Remember the gloomy tone of January earnings calls? Expect more of the same next month.
Speaking at a conference Tuesday in New York, executives from big banks across the country warned investors that first-quarter revenue growth will be flat.
"It's been a tough quarter," said John Gerspach, the chief financial officer at Citigroup.
Market volatility has been a drag on income so far this year, bankers said. Oil prices plunged deeper. Equity markets crashed. And banks have scaled back expectations for future rate increases.

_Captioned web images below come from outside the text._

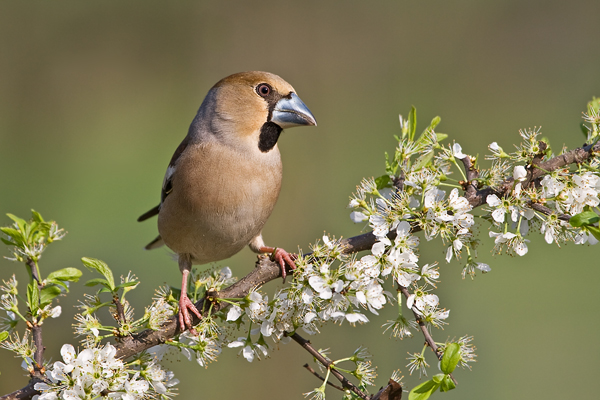 Kernbeißer, Coccothraustes coccothraustes, Hawfinch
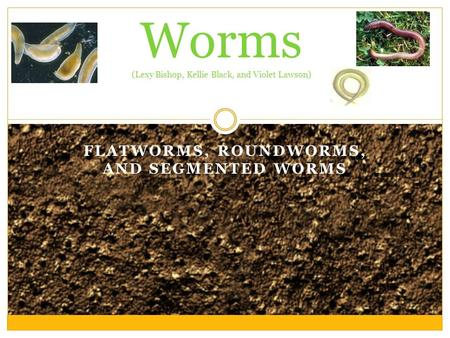 FLATWORMS, ROUNDWORMS, AND SEGMENTED WORMS Worms (Lexy Bishop, Kellie Black, and Violet Lawson)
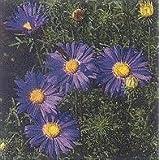 Tahoka Daisy 500 seeds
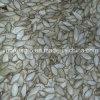Semente de abóbora de Yunnan com Shell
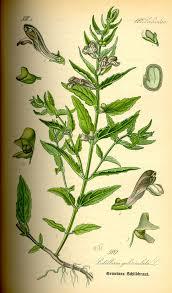 Scutellaria galericulata - Wikipedia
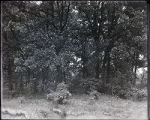 Forests - Scene, tree grouping, Schiller woods
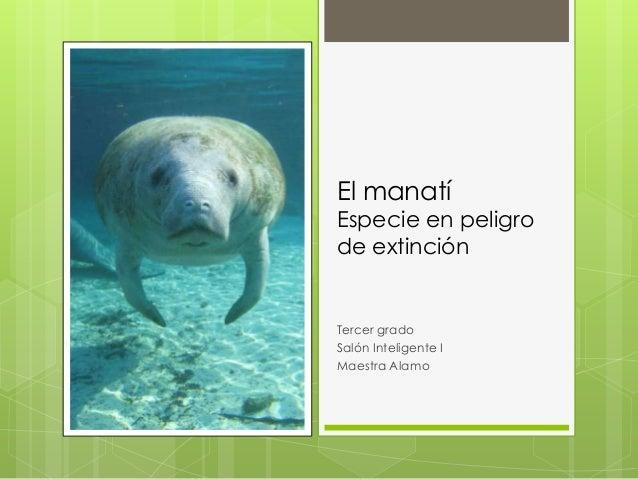 El manatí  Especie en peligro de extinción  Tercer grado Salón Inteligente I Maestra Alamo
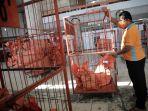 Kejutan Erick Thohir Saat Rombak Jajaran Direksi PT Pos Indonesia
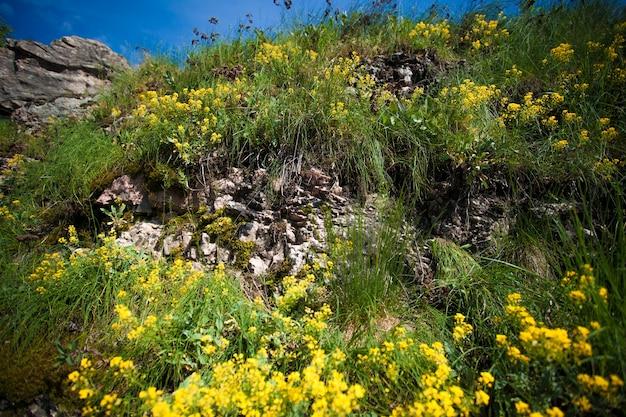 Foto horizontal de flores amarelas na montanha Foto Premium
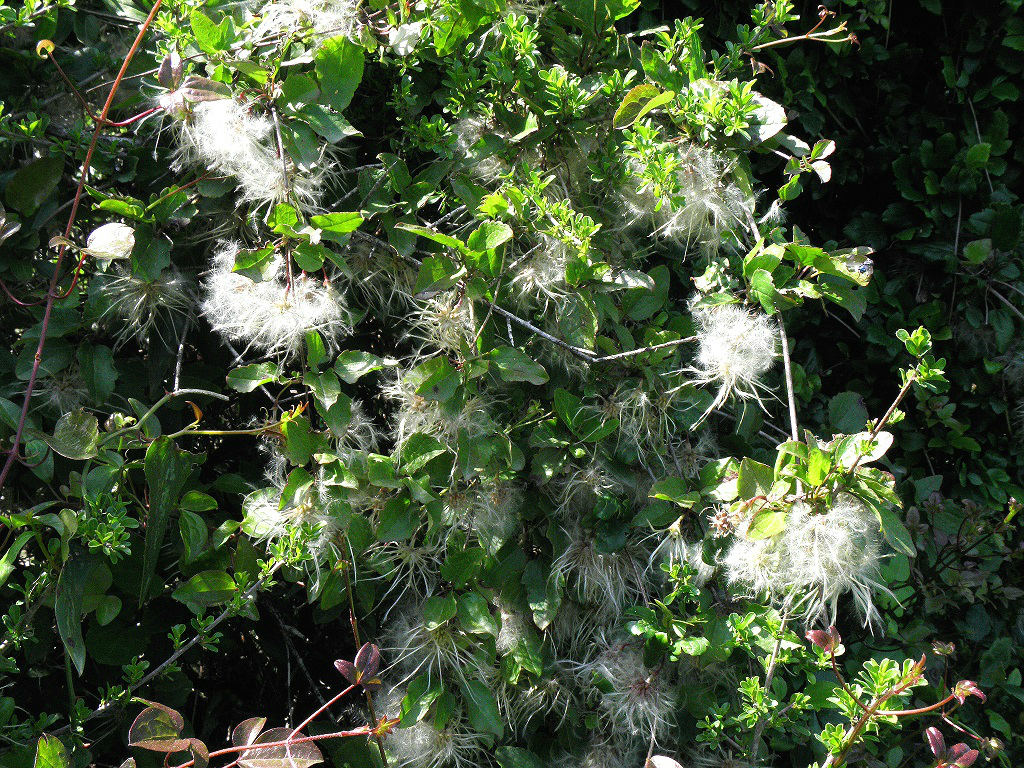 Вьющееся растение. Встречается в лесах под Иерусалимом. Автор фото: Александр Гибхин
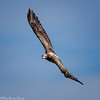 eagle flight 2_5730 fb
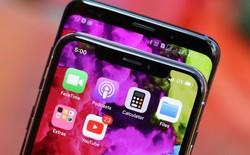 Samsung yêu cầu Apple nộp phạt vì không mua đủ tấm nền OLED như cam kết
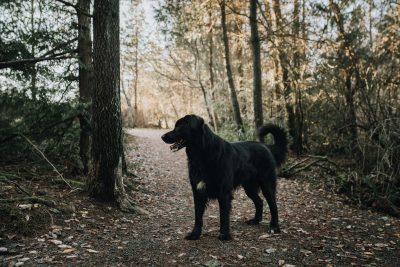 ebony-logins-clickin-moms-daily-project-wedding-victoria-bc--morning-hike-lab-bernese-mountain-dog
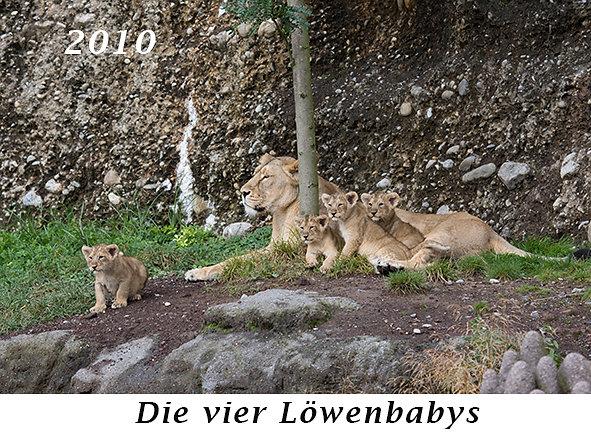 2010-Die-vier-Loewenbabys.jpg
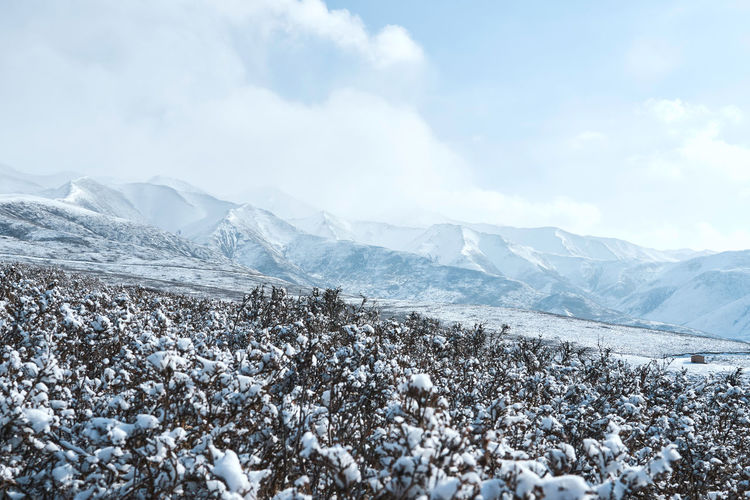 Snow covered plants on mountain against cloudy sky
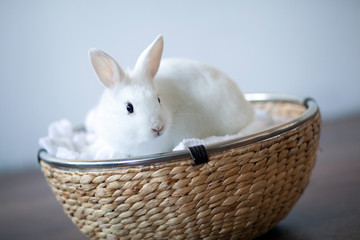 snow-white rabbit sitting in a wicker basket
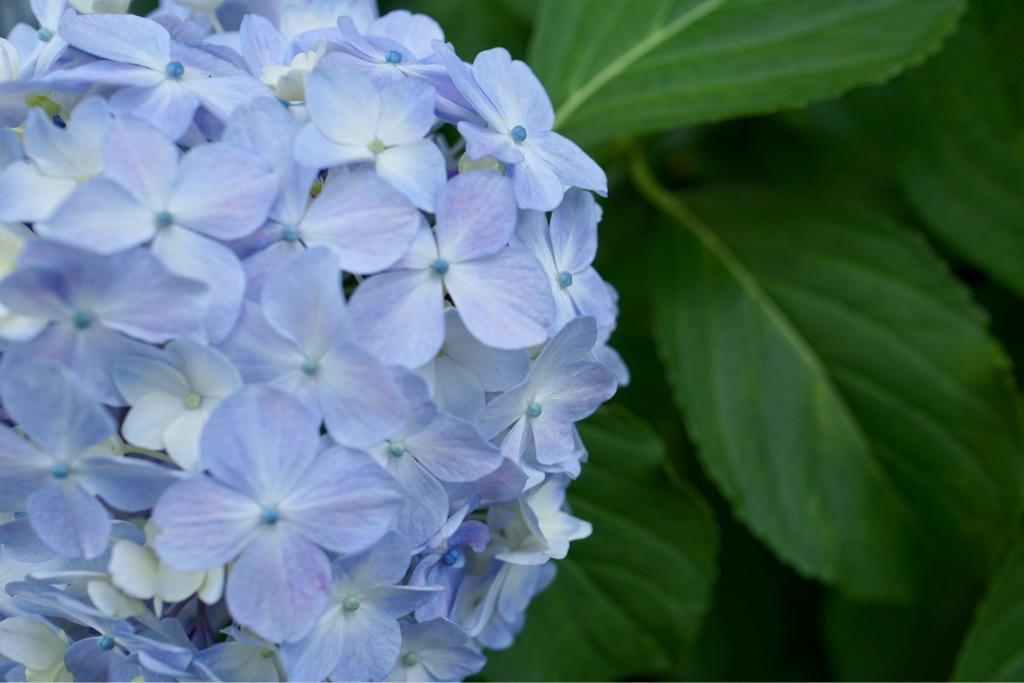 紫陽花の葉もとても雰囲気がある濃い色合いです。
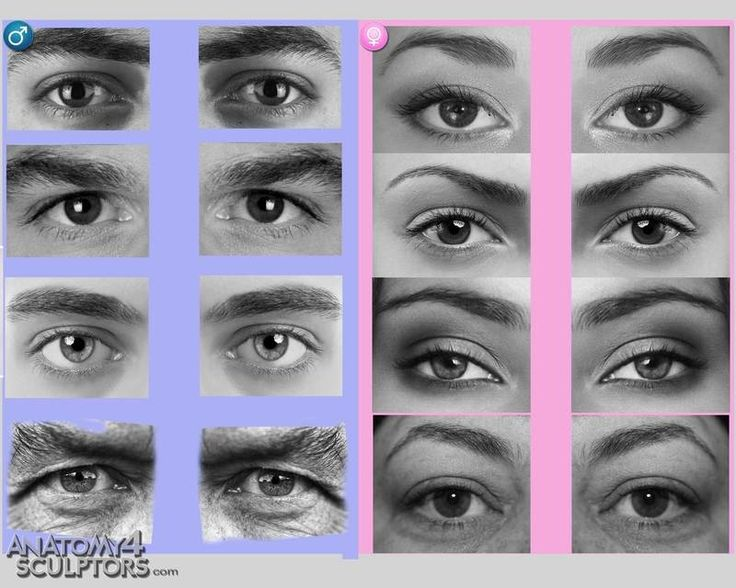human eyes and genders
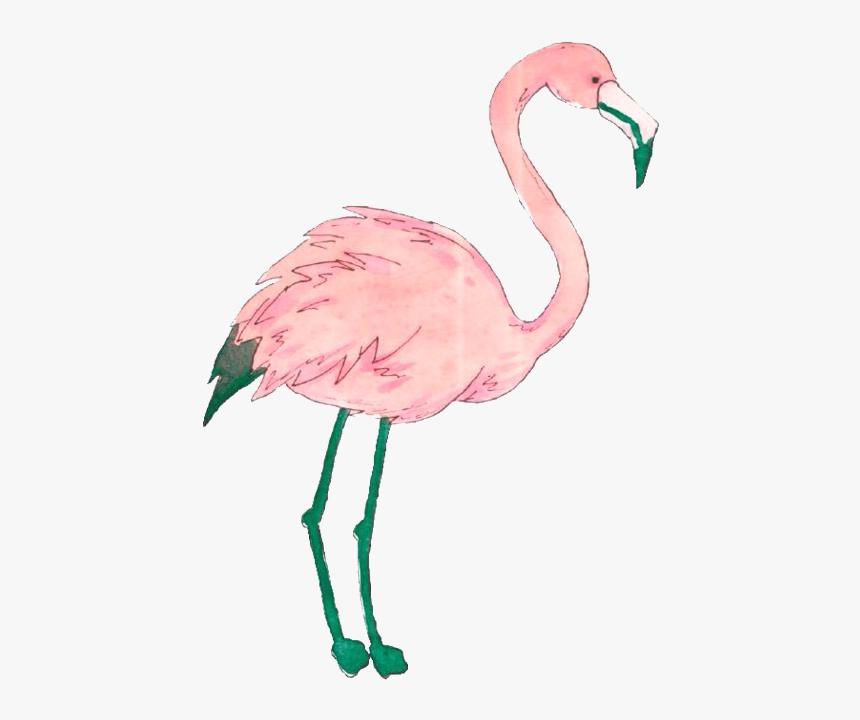 Flamingo - Png Flamingo, Transparent Png, Free Download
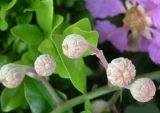 100% reine Natur Banaba Blatt-Auszug Corosolic Säure durch HPLC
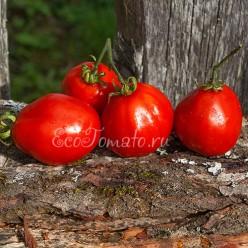 Узелок Красной Шапочки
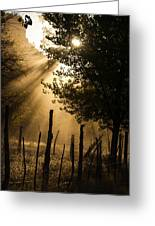 Sun Rays Through Dust Grafton Ghost Town Rockville Utah Greeting Card by Robert Ford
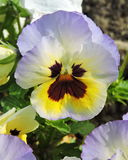 Beautiful pansy flower Royalty Free Stock Images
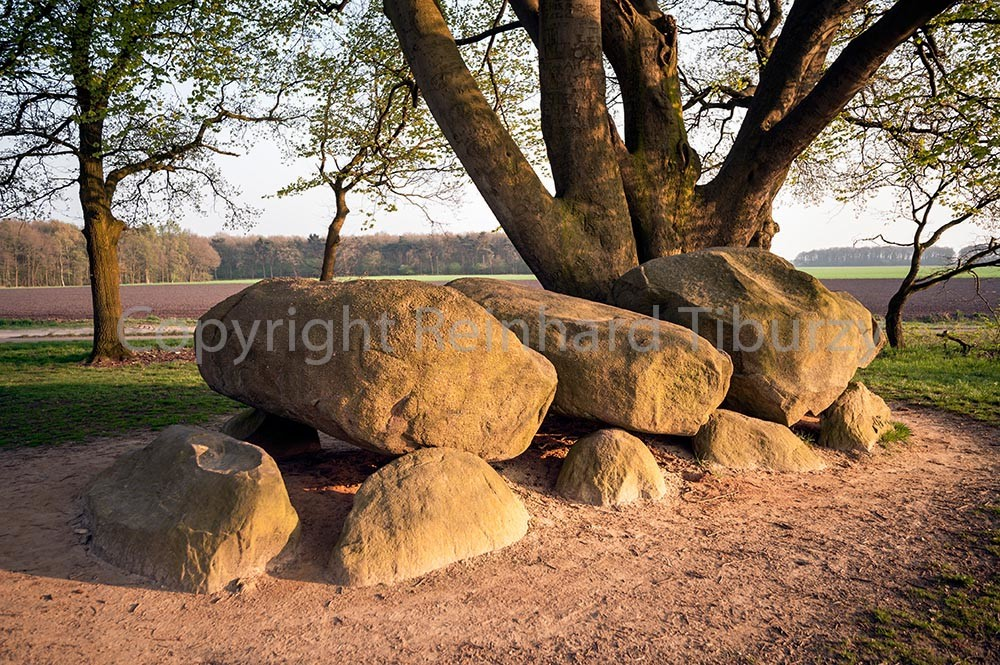 Megalithic tomb stone grave, The Netherlands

While markets and oil had rebounded slightly in the past week, it may be too little too late with only three weeks left to go in the quarter, representatives of Citigroup, BB&T, SunTrust and other banks said at an all-day conference sponsored by RBC Capital Markets.
Citi — which missed analyst estimates in January — faces a host of challenges. It will take a $400 million "repositioning charge" as it continues to "resize" its operations, Gerspach said. He gave few details on the nature of the changes.
Additionally, Citi is currently projecting a 25% decline in investment banking revenue. It also plans to add $350 million in reserves in its corporate bank — a move that will boost its energy reserves to 4.5% Gerspach said.
Throughout the presentations, executives tried to put a positive spin on what has amounted to a rocky few months.
Low oil prices have pushed consumers to buy new cars, executives said. Most bankers also said that, outside of the energy markets, corporate clients have not reported significant stress, despite the recent volatility.
"Main Street and Wall Street are not seeing the same thing for their outlook in the economy," said Chris Gorman, head of corporate banking at the $93 billion-asset KeyCorp in Cleveland.
Still, most bankers said the market crash — along with the declines in oil — will be a heavy weight on their first-quarter results.
BB&T in Winston-Salem, N.C., said it expects slow revenue growth across the board.
The company said Tuesday that it plans to set aside up to $40 million for bad energy loans — boosting its reserve level to about 8%.
Additionally, the company is projecting flat loan growth, due to a "little softening in the commercial market," said Christopher Henson, chief operating officer at the $210 billion-asset company.
Fee income will also be flat, in light of lackluster performance in the company's sales and trading division, Hansen said.
SunTrust Banks in Atlanta also warned investors that it sees challenges ahead.
With future rate increases in question, the Atlanta bank has begun to scale back its expectations for revenue growth, according to Aleem Gillani, the company's chief financial officer.
"As we moved into January, February, we saw the Fed completely reverse course," Gillani said.
In line with its competitors, SunTrust has seen investment banking revenue decline over the past few months, putting a drag fee-based revenue.
With few other options to drive growth, SunTrust has begun looking at ways to boost profits by cutting costs.
"Knowing that we're going to have some first-quarter volatility in our revenue base, we're starting to calibrate our expenses against that," Gillani said.
The $186 billion-asset SunTrust has been scaling down for months, cutting expenses across the board as it aims to lower its efficiency ratio below 60%.
At various points during the conference, bankers pointed to the Fed's recent directive on negative interest rates as an illustration of the recent economic malaise.
The central bank said last month that it would require banks to model a negative-rate scenario as part of their annual stress-testing scenarios.
Many of the industry's biggest players have been modeling the change for months, after central banks in Japan, Switzerland and elsewhere lowered rates below zero.
But the Fed directive caught several smaller institutions by surprise, bankers said.
"There were banks that were caught on their heels a bit," said Neal Blinde, corporate treasurer at Wells Fargo. He added that the San Francisco-based company began modeling the potential for a negative-rate scenario in the fall.
"It would surprise me if the U.S. ended up with negative interest rates, certainly in the near term," Gerspach said.